* [WHAT YOU ARE ASKED TO DO]:
Please return every record below exactly as it stands.

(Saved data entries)

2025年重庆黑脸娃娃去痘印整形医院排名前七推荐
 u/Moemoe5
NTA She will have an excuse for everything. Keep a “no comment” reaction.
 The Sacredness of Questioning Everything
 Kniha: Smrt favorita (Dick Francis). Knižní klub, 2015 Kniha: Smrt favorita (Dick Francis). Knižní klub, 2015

* [EXERCISE OUTPUT]:
2025年重庆黑脸娃娃去痘印整形医院排名前七推荐
 u/Moemoe5
NTA She will have an excuse for everything. Keep a “no comment” reaction.
 The Sacredness of Questioning Everything
 Kniha: Smrt favorita (Dick Francis). Knižní klub, 2015 Kniha: Smrt favorita (Dick Francis). Knižní klub, 2015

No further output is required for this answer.